The life span of Belgian Malinois, she said, is about 10 to 12 years.
“As you can see, he’s still doing very, very well,” Brazil said as Ziras chased his favorite dog toy, a well-chewed tennis ball, around the yard and house, wagged his tail and barked enthusiastically whenever his owner mentioned his name.
Ziras also has started to regain weight after losing 20 pounds in about three-and-a-half weeks.
“If he had not lost weight, we would not know that he was ill,” Brazil said. “He runs up and down the stairs; you see him with his ball.”
Before being diagnosed with cancer, Ziras was going on three-mile walks every evening with his family. Right now, Brazil said she’s afraid to let him do that because she doesn’t want to tire him out.
The mother of three hopes to continue Ziras’ treatment, but the family has run out of money. His medical treatment has cost them $2,000 so far. Veterinarians have estimated it will cost an additional $3,000 to $4,500 to get him through 16 weeks of chemotherapy.
She is hoping to generate additional community interest through the upcoming, second annual “Duffers For Dogs,” a benefit golf tournament slated for 9 a.m. Saturday, Sept. 13, at Oak Island Golf Club. All proceeds will benefit Coastal Carolina K-9 Officers’ Association and Tails U Win Dog Rescue. Part of those proceeds will go toward Ziras’ treatment. Any money that comes in via Tails U Win is earmarked for the Ziras fund, Brazil said.
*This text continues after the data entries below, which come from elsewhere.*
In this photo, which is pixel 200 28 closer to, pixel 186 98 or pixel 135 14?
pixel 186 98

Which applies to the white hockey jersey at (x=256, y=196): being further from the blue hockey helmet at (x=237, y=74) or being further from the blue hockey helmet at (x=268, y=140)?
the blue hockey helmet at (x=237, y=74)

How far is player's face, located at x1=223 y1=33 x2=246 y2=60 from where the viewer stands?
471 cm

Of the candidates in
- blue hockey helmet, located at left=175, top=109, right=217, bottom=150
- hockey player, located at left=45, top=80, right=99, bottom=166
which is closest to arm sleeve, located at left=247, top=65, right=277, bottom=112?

The entry fee for the tournament is $65, which includes cart, green fee, coffee and doughnuts, and lunch provided by Oak Island Golf Club. People interested in learning more about the tournament or becoming a “top dog” sponsor can contact Betty Wallace at 278-1803 or Amy Van Dyne at 457-5839.
Ziras gave the best years of his life serving the community, Brazil said, serving four years and retiring when he was 6 years old. During his working years in Brunswick County, he garnered numerous awards, including 15 to 20 trophies, and ranked in the top 20 among drug dogs in the nation, Tolley confirmed.
“Being that he gave so much of his life to the community, I’m hoping that I can get some community interest behind him and perhaps helping out some of his veterinarian bills,” Brazil said.
Ziras, she said, means a lot to her.
“He was my therapy,” she said. “He’s been my therapy for eight months.”
Now, she said, it’s time to repay the favor.